• [EXERCISE DIRECTIONS]: Print all of the lines exactly. Any picture among them stays out.

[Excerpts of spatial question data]
* * * * * * *

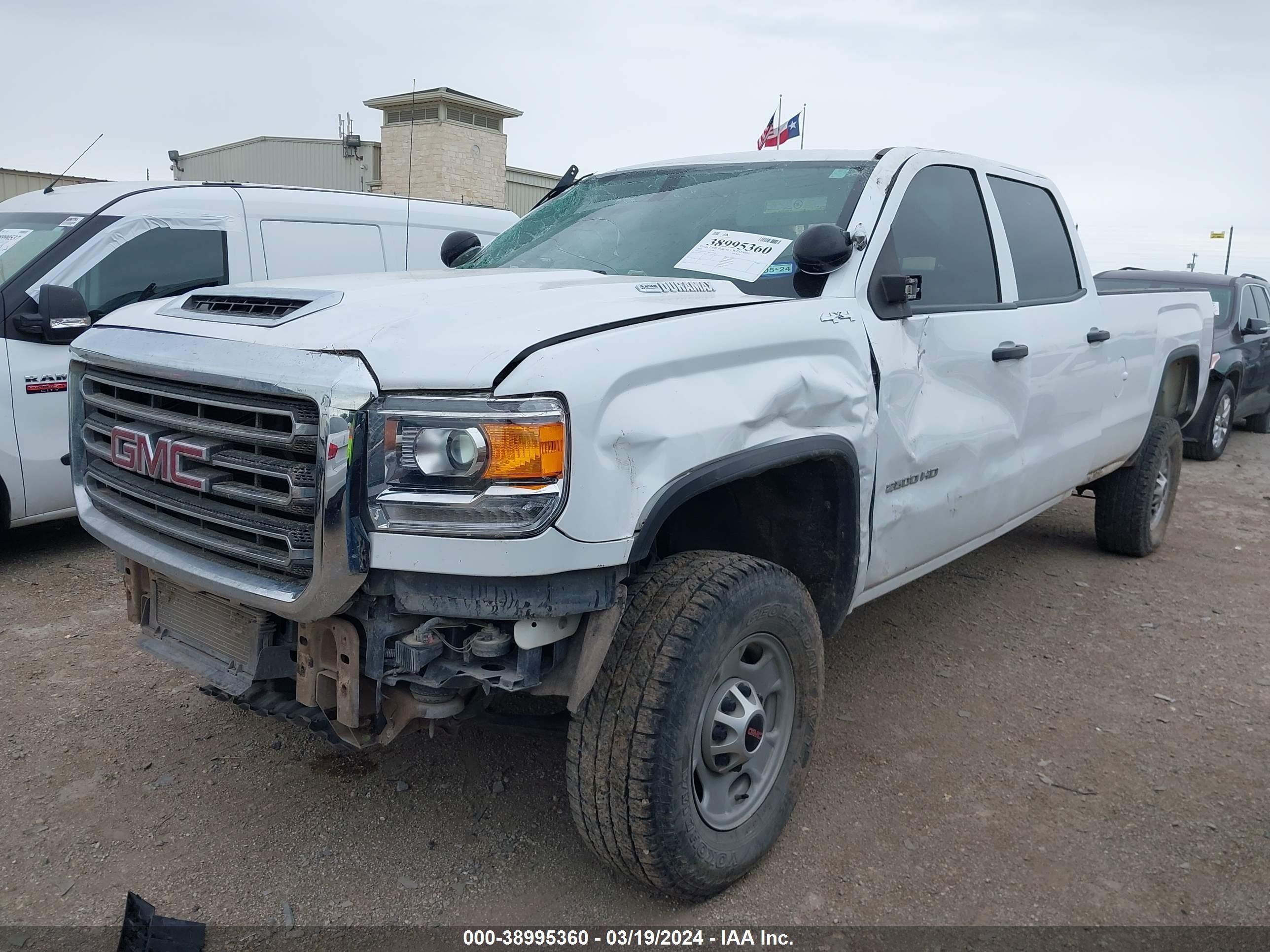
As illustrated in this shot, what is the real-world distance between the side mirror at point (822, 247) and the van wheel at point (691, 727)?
918 millimetres

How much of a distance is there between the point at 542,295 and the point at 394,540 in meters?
0.81

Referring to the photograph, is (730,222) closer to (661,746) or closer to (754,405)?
(754,405)

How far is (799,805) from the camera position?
3.18 metres

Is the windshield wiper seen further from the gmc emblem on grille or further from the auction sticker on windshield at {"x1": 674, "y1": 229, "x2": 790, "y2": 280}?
the gmc emblem on grille

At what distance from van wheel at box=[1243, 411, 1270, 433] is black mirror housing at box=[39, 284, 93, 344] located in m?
12.4

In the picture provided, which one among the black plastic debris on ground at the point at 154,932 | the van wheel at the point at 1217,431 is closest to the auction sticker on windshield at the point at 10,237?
the black plastic debris on ground at the point at 154,932

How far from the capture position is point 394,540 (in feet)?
7.25

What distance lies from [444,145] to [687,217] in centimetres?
2076

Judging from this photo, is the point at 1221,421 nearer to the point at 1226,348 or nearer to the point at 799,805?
the point at 1226,348

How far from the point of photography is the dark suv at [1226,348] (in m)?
9.86

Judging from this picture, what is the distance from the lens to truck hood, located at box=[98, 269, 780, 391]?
2.22 meters

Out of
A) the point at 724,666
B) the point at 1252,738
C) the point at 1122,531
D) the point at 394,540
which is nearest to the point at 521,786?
the point at 724,666

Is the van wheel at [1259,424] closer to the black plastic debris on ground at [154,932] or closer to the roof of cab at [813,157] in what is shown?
the roof of cab at [813,157]

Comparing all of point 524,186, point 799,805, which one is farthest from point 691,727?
point 524,186
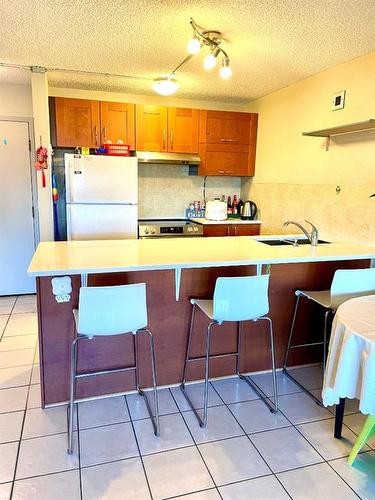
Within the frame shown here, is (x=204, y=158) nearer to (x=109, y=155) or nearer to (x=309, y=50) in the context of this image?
(x=109, y=155)

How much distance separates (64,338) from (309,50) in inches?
109

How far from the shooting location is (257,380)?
2541 millimetres

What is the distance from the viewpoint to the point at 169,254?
7.38 ft

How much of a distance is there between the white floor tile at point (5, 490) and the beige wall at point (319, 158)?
281 centimetres

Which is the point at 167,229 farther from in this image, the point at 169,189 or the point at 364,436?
the point at 364,436

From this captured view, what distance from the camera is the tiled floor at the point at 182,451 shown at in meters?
1.61

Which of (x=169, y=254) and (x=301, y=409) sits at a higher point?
(x=169, y=254)

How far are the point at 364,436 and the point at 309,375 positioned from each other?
864mm

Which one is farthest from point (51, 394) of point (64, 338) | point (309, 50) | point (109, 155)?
point (309, 50)

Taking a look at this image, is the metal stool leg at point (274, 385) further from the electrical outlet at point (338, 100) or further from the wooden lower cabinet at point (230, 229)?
the electrical outlet at point (338, 100)

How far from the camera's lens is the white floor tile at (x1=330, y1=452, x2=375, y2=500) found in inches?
63.6

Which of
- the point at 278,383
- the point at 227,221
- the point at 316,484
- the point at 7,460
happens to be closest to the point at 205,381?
the point at 278,383

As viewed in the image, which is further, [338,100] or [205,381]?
[338,100]

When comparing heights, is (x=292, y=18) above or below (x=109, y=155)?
above
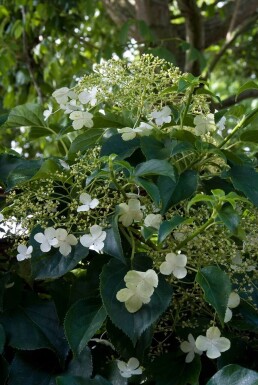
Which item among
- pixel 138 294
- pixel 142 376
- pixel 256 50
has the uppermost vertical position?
pixel 138 294

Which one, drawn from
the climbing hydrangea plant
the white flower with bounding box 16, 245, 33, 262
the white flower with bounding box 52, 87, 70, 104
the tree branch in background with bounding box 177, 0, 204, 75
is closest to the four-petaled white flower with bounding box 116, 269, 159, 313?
the climbing hydrangea plant

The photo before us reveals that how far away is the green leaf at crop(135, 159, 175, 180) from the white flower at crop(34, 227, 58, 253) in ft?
0.33

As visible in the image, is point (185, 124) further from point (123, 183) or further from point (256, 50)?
point (256, 50)

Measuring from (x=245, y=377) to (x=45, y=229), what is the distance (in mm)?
225

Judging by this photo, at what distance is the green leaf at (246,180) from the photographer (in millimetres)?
605

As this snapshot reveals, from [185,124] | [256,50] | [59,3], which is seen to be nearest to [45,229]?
[185,124]

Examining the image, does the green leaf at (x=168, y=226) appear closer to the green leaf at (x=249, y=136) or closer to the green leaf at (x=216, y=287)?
the green leaf at (x=216, y=287)

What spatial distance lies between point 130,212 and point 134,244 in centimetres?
4

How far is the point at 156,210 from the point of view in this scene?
24.2 inches

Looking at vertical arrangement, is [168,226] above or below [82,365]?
above

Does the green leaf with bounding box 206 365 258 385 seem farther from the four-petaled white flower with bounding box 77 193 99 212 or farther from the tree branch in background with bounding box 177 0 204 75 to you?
the tree branch in background with bounding box 177 0 204 75

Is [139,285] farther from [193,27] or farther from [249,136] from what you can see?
[193,27]

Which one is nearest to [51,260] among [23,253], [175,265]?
[23,253]

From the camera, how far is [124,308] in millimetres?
558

* * * * * * *

• [WORKED ANSWER]:
As illustrated in this shot, what is the real-world distance between the side mirror at point (822, 247) and the van wheel at point (691, 727)?
918 millimetres

How much of a distance is there between the point at 542,295 and the point at 394,540 in meters?
0.81

Referring to the photograph, is (730,222) closer to (661,746) or closer to (754,405)?
(754,405)

How far is (799,805) from the camera position?
3.18 metres

Is the windshield wiper seen further from the gmc emblem on grille or further from the auction sticker on windshield at {"x1": 674, "y1": 229, "x2": 790, "y2": 280}?
the gmc emblem on grille

At what distance from van wheel at box=[1243, 411, 1270, 433] is black mirror housing at box=[39, 284, 93, 344] located in m?
12.4

In the picture provided, which one among the black plastic debris on ground at the point at 154,932 | the van wheel at the point at 1217,431 is closest to the auction sticker on windshield at the point at 10,237?
the black plastic debris on ground at the point at 154,932

How far from the capture position is point 394,540 (in feet)?
7.25

What distance lies from [444,145] to [687,217] in centimetres?
2076

Judging from this photo, is the point at 1221,421 nearer to the point at 1226,348 or nearer to the point at 799,805?
the point at 1226,348

How far from the point of photography is the dark suv at [1226,348] (in m)?
9.86

Judging from this picture, what is the distance from the lens to truck hood, located at box=[98, 269, 780, 391]?
2.22 meters

Out of
A) the point at 724,666
B) the point at 1252,738
C) the point at 1122,531
D) the point at 394,540
which is nearest to the point at 521,786?
the point at 724,666

Is the van wheel at [1259,424] closer to the black plastic debris on ground at [154,932] or closer to the roof of cab at [813,157] in what is shown?
the roof of cab at [813,157]

Comparing all of point 524,186, point 799,805, which one is farthest from point 691,727?
point 524,186
Within the frame shown here, is (x=204, y=158) nearer to (x=109, y=155) or nearer to (x=309, y=50) in the context of this image?
(x=109, y=155)

How much distance separates (64,338) from (309,50) in inches?
109

How far from the shooting location is (257,380)?
2541 millimetres

What is the distance from the viewpoint to the point at 169,254?
7.38 ft

How much of a distance is there between the white floor tile at point (5, 490) and the beige wall at point (319, 158)?
281 centimetres

Which is the point at 167,229 farther from in this image, the point at 169,189 or the point at 364,436?
the point at 364,436

From this captured view, what distance from the camera is the tiled floor at the point at 182,451 shown at in meters?
1.61

Which of (x=169, y=254) and (x=301, y=409) sits at a higher point?
(x=169, y=254)

How far are the point at 364,436 and the point at 309,375 positioned from each other?
864mm

Which one is farthest from point (51, 394) of point (64, 338) | point (309, 50) | point (109, 155)?
point (309, 50)

Taking a look at this image, is the metal stool leg at point (274, 385) further from the electrical outlet at point (338, 100) or further from the wooden lower cabinet at point (230, 229)?
the electrical outlet at point (338, 100)

How far from the camera's lens is the white floor tile at (x1=330, y1=452, x2=375, y2=500) found in inches?
63.6

Which of
- the point at 278,383
- the point at 227,221
- the point at 316,484
- the point at 7,460
happens to be closest to the point at 205,381?
the point at 278,383

As viewed in the image, which is further, [338,100] or [205,381]?
[338,100]

When comparing heights, is (x=292, y=18) above or below (x=109, y=155)?
above
Which item among
- pixel 138 294
- pixel 142 376
- pixel 256 50
has the uppermost vertical position?
pixel 138 294

Which one, drawn from
the climbing hydrangea plant
the white flower with bounding box 16, 245, 33, 262
the white flower with bounding box 52, 87, 70, 104
the tree branch in background with bounding box 177, 0, 204, 75
is closest to the four-petaled white flower with bounding box 116, 269, 159, 313?
the climbing hydrangea plant

The photo before us reveals that how far away is the green leaf at crop(135, 159, 175, 180) from the white flower at crop(34, 227, 58, 253) in ft?
0.33

As visible in the image, is point (185, 124) further from point (123, 183) or further from point (256, 50)?
point (256, 50)

Measuring from (x=245, y=377) to (x=45, y=229), what is the distance (in mm)?
225

Judging by this photo, at what distance is the green leaf at (246,180) from the photographer (in millimetres)?
605

As this snapshot reveals, from [185,124] | [256,50] | [59,3], which is seen to be nearest to [45,229]?
[185,124]

Examining the image, does the green leaf at (x=168, y=226) appear closer to the green leaf at (x=249, y=136) or closer to the green leaf at (x=216, y=287)?
the green leaf at (x=216, y=287)

What spatial distance lies between point 130,212 and point 134,244 in centimetres?
4

How far is the point at 156,210 from the point of view in this scene?
24.2 inches

Looking at vertical arrangement, is [168,226] above or below [82,365]?
above

Does the green leaf with bounding box 206 365 258 385 seem farther from the four-petaled white flower with bounding box 77 193 99 212 or farther from the tree branch in background with bounding box 177 0 204 75 to you?
the tree branch in background with bounding box 177 0 204 75

Is [139,285] farther from [193,27] or farther from [249,136] from what you can see?
[193,27]

Which one is nearest to [51,260] among [23,253], [175,265]?
[23,253]

From the camera, how far is [124,308] in millimetres?
558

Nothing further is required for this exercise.